Key Words
subdural hematoma, subdural hygroma, intracranial hemorrhage
Introduction
The accurate age determination of a subdural hemorrhage is one of the most common and basic assessments in the setting of head trauma. On computed tomography (CT), the classic descriptions of blood products within the subdural space relate to density changes which evolve over time. These changes reflect the evolution from acute blood to clot formation, clot retraction, clot lysis, and eventual resorption. Based on the density of the subdural collection, subdural hematomas (SDHs) are classically subdivided into acute, subacute, and chronic SDHs. Although the process of estimation is generally straightforward in everyday clinical practice, several variations must be taken into account to avoid confusion. This confusion may be ameliorated by focusing first on the relevant anatomy and then on the different types of subdural collections, including both SDHs and subdural hygromas.
An SDH is a typically crescent shaped extraaxial collection of blood within the innermost layer of the dura, designated the dural border cell layer ( Fig. 2.1 ).
The fact that SDHs form within the innermost layer of the dura is of crucial importance for a conceptual understanding of the different types of subdural collections. This is because there is a rich venous plexus within this layer ( Fig. 2.2 ). The small caliber of these vascular structures is beyond the resolution of our current imaging. Although there is still much that is unknown about its function, this venous plexus is thought to play a role in cerebrospinal fluid (CSF) resorption into the venous system.

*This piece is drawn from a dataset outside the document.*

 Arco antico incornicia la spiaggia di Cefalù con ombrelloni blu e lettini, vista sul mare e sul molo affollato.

Subdural Hematoma Evolution: Overview
At its most basic, there are two types of traumatic subdural collections: SDH and subdural hygroma. An acute SDH represents acute blood products with or without clot formation. On CT imaging, an acute SDH often presents as a hyperdense subdural collection ( Fig. 2.3 ).
A subdural hygroma is the accumulation of clear or xanthochromic CSF within the subdural space. An acute subdural hygroma results from the acute accumulation of CSF within the dural border cell layer. This can result from an acute tear in both the arachnoid and the dural border cell layer, resulting in communication of these two spaces. Alternatively, this can also result from the acute impairment of CSF resorption (as often seen in the setting of subarachnoid hemorrhage), affecting the intradural venous plexus along the inner layer of the dura. On CT imaging, an acute subdural hygroma exists when a CSF isodense or nearly isodense subdural collection accumulates acutely ( Fig. 2.4 ).

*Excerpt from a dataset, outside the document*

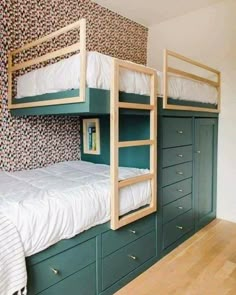 two bunk beds are next to each other in a room with wooden floors and wallpaper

Of course, the presence of a subdural hygroma and an SDH is not mutually exclusive. Varying degrees and combinations of clotted blood, unclotted blood, bloody CSF, and clear CSF can therefore be present within an acute subdural collection ( Fig. 2.5 ).
These varying degrees and combinations of clot, blood, and bloody CSF are what lead to the marked heterogeneity of patient imaging presentations ( Fig. 2.6 ).

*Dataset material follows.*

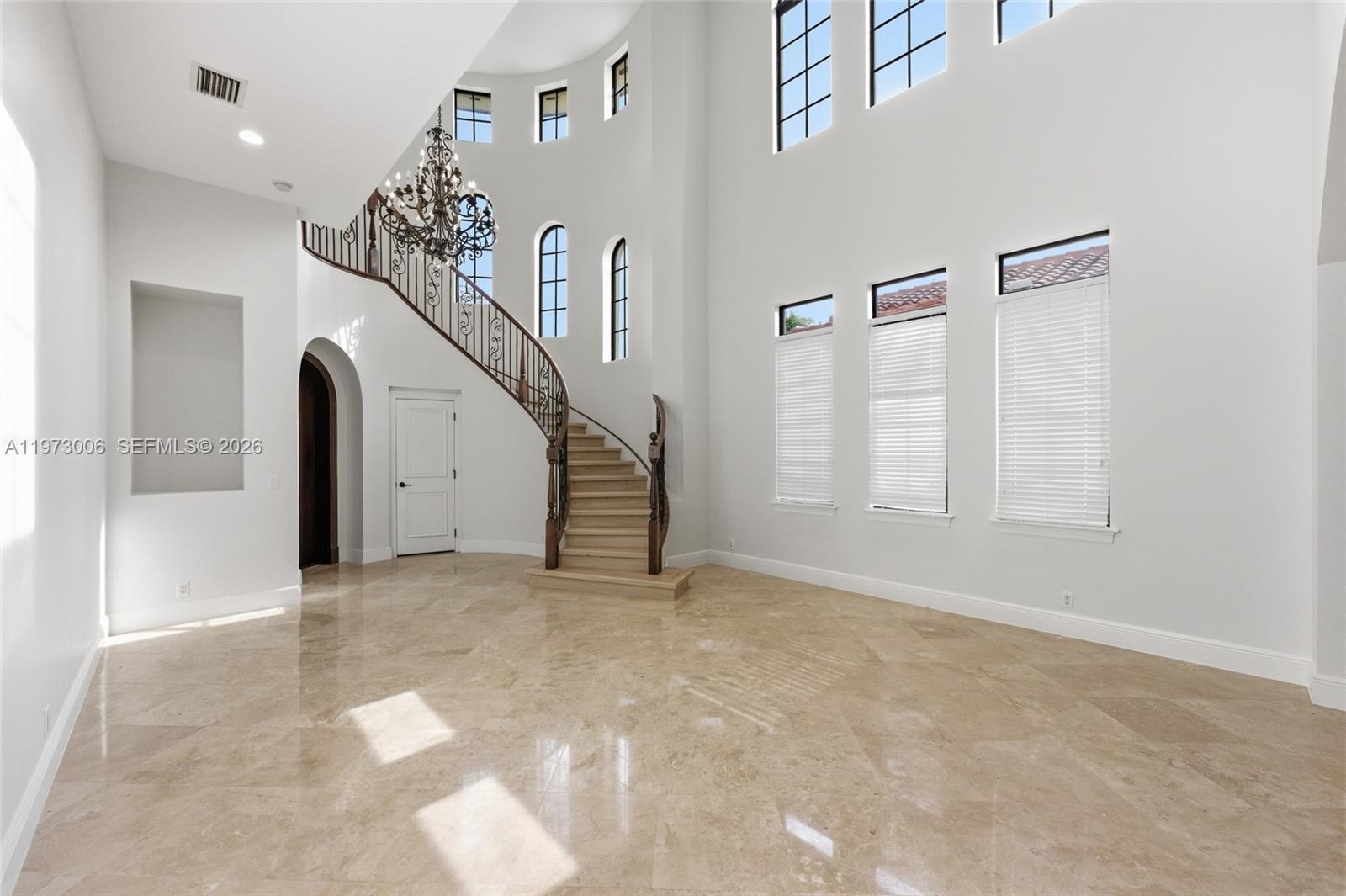 A grand foyer features a curved staircase, a chandelier, and polished stone flooring — 9564 Exbury Ct, Parkland FL 33076, PARKLAND, FL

The variable concentrations of either blood or CSF within a specific area of the acute subdural collection lead to different fluid properties and therefore different fluid behavior as time elapses. In other words, many portions of these subdural collections are not simply “blood” or “hematoma.” It should be now readily apparent why the imaging characteristics of these collections generally do not conform to the magnetic resonance imaging (MRI) stages of hematoma evolution so firmly established for parenchymal hematomas ( Fig. 2.7 ).
Both SDHs and subdural hygromas can be either acute or chronic. SDHs are classified into acute, subacute, or chronic categories, depending on the amount of time elapsed since the time of injury. As previously noted, this determination is classically based on the density of the collection. At its most basic, the CT density of a simple SDH depends on the time interval between the bleeding episode and imaging ( Fig. 2.8 ).